-- Opening Marker --

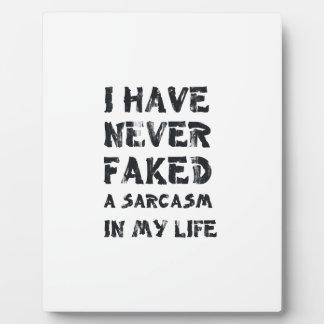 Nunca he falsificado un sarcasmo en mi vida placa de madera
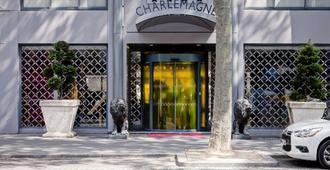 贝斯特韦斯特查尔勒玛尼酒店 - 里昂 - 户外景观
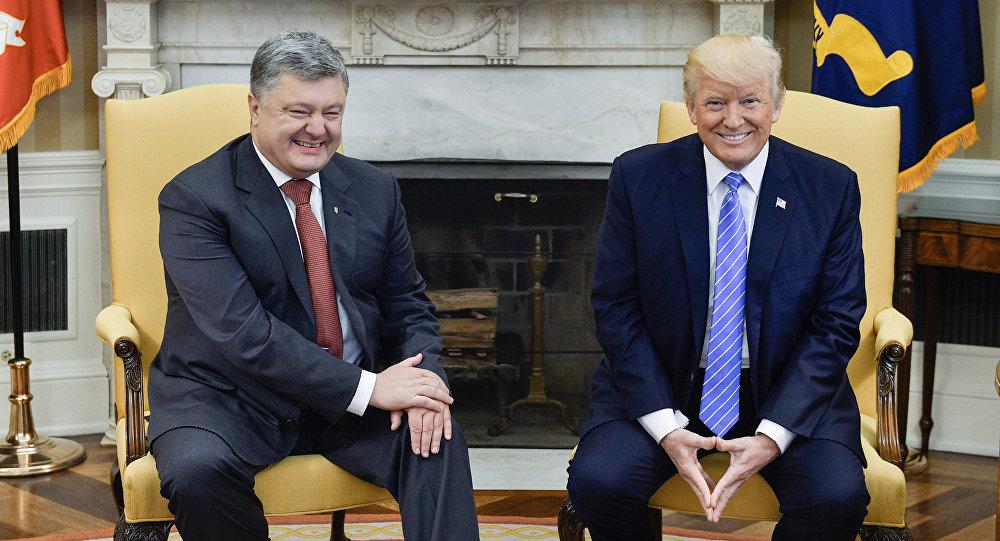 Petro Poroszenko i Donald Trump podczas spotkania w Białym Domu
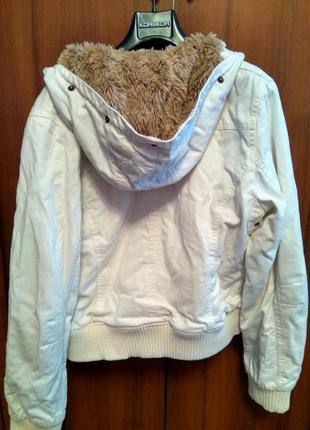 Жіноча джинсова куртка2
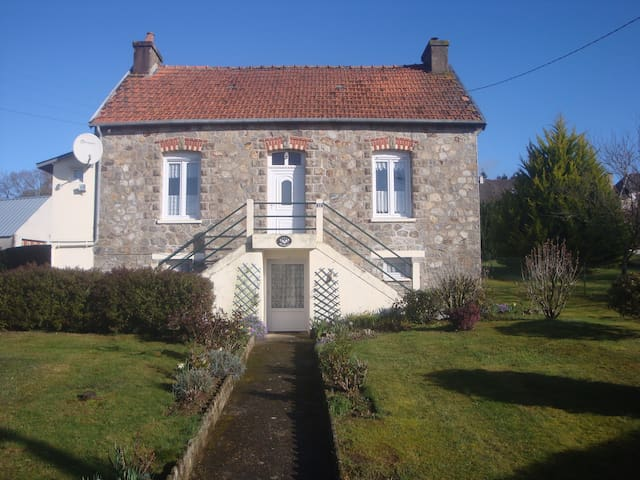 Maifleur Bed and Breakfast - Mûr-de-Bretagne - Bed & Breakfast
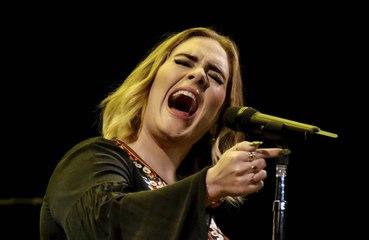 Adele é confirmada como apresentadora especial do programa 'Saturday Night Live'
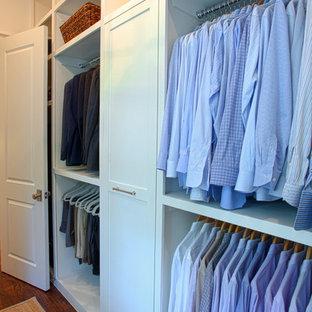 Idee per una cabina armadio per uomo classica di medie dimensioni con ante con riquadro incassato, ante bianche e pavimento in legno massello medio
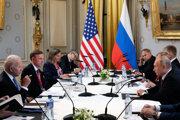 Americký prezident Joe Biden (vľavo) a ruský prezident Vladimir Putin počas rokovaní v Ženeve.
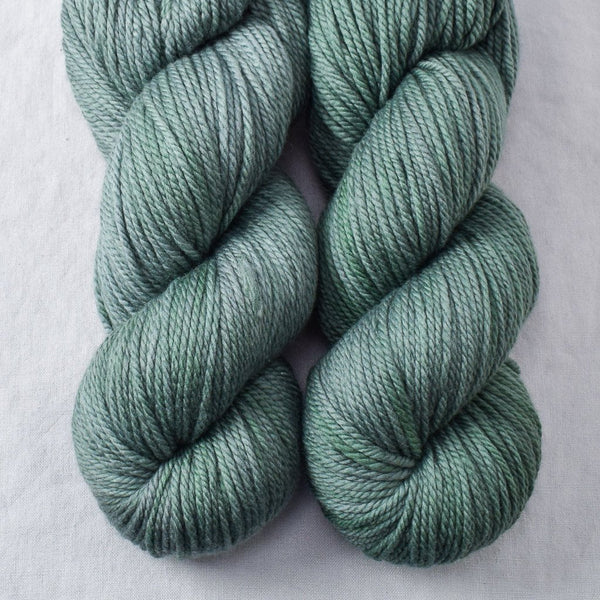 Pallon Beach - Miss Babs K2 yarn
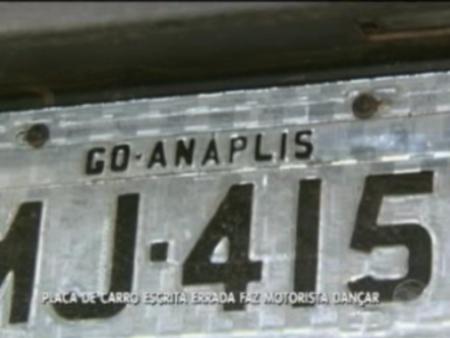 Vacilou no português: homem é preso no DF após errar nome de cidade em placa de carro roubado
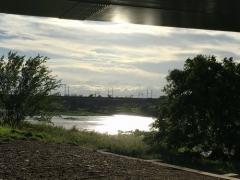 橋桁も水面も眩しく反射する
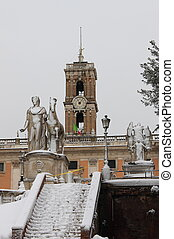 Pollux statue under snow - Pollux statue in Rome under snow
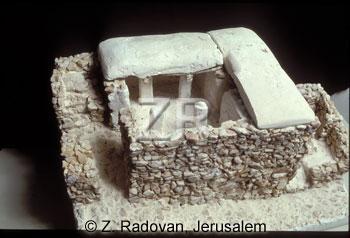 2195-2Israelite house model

-- Closing Marker --

> **TRY IT**: Without the pictures, give again exactly the lines above starting at the line containing "Petro Poroszenko i" and ending at the line containing "Pollux statue under".

> **COMPLETED EXERCISE**:
 Petro Poroszenko i Donald Trump podczas spotkania w Białym Domu
 Жіноча джинсова куртка2
 Maifleur Bed and Breakfast - Mûr-de-Bretagne - Bed & Breakfast
 Adele é confirmada como apresentadora especial do programa 'Saturday Night Live'
 Idee per una cabina armadio per uomo classica di medie dimensioni con ante con riquadro incassato, ante bianche e pavimento in legno massello medio
 Americký prezident Joe Biden (vľavo) a ruský prezident Vladimir Putin počas rokovaní v Ženeve.
 Pallon Beach - Miss Babs K2 yarn
 Vacilou no português: homem é preso no DF após errar nome de cidade em placa de carro roubado
 橋桁も水面も眩しく反射する
 Pollux statue under snow - Pollux statue in Rome under snow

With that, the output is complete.